Can you repeat, word for word, the stretch of rows from the line containing "Of point 315,656, point" through the last row, with both ends included?

[Dataset items]
────────
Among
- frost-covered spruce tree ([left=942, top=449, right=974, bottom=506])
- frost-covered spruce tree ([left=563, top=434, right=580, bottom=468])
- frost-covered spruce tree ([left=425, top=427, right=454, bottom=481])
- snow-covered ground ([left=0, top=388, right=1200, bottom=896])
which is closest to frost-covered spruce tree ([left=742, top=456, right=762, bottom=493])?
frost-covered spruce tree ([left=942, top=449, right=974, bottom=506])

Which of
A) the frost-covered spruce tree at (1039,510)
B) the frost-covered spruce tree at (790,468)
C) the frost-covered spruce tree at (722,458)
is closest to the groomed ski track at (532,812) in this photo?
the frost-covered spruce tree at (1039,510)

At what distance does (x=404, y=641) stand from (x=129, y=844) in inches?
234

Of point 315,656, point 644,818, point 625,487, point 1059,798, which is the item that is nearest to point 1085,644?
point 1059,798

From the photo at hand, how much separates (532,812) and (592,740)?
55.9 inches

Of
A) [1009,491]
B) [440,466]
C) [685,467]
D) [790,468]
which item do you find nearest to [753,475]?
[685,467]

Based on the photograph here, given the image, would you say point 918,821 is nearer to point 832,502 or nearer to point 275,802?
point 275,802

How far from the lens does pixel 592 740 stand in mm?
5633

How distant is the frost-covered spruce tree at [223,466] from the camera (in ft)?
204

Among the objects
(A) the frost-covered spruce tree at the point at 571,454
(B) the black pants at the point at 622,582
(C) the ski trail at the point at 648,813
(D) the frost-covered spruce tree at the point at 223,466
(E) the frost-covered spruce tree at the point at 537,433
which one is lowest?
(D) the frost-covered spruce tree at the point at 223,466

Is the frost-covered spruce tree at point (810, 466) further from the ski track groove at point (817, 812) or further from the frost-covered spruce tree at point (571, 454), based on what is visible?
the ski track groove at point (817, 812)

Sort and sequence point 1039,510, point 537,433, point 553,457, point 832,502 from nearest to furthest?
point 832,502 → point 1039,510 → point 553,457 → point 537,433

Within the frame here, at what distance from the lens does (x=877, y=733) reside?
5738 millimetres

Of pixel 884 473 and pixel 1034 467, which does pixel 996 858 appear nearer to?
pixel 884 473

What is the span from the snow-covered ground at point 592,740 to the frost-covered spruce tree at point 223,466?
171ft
────────
__OUTPUT__
Of point 315,656, point 644,818, point 625,487, point 1059,798, which is the item that is nearest to point 1085,644?
point 1059,798

From the photo at hand, how much separates (532,812) and (592,740)?
55.9 inches

Of
A) [1009,491]
B) [440,466]
C) [685,467]
D) [790,468]
which item do you find nearest to [753,475]?
[685,467]

Based on the photograph here, given the image, would you say point 918,821 is nearer to point 832,502 or nearer to point 275,802?
point 275,802

How far from the lens does pixel 592 740 stand in mm?
5633

How distant is the frost-covered spruce tree at [223,466] from the camera (in ft)?
204

Among the objects
(A) the frost-covered spruce tree at the point at 571,454
(B) the black pants at the point at 622,582
(C) the ski trail at the point at 648,813
(D) the frost-covered spruce tree at the point at 223,466
(E) the frost-covered spruce tree at the point at 537,433
which one is lowest?
(D) the frost-covered spruce tree at the point at 223,466

Is the frost-covered spruce tree at point (810, 466) further from the ski track groove at point (817, 812) or further from the frost-covered spruce tree at point (571, 454), based on what is visible?
the ski track groove at point (817, 812)

Sort and sequence point 1039,510, point 537,433, point 553,457, point 832,502 from nearest to furthest?
point 832,502 → point 1039,510 → point 553,457 → point 537,433

Within the frame here, at what distance from the lens does (x=877, y=733) reside?
5738 millimetres

Of pixel 884 473 and pixel 1034 467, which does pixel 996 858 appear nearer to?
pixel 884 473

What is the span from the snow-covered ground at point 592,740 to the frost-covered spruce tree at point 223,466?
171ft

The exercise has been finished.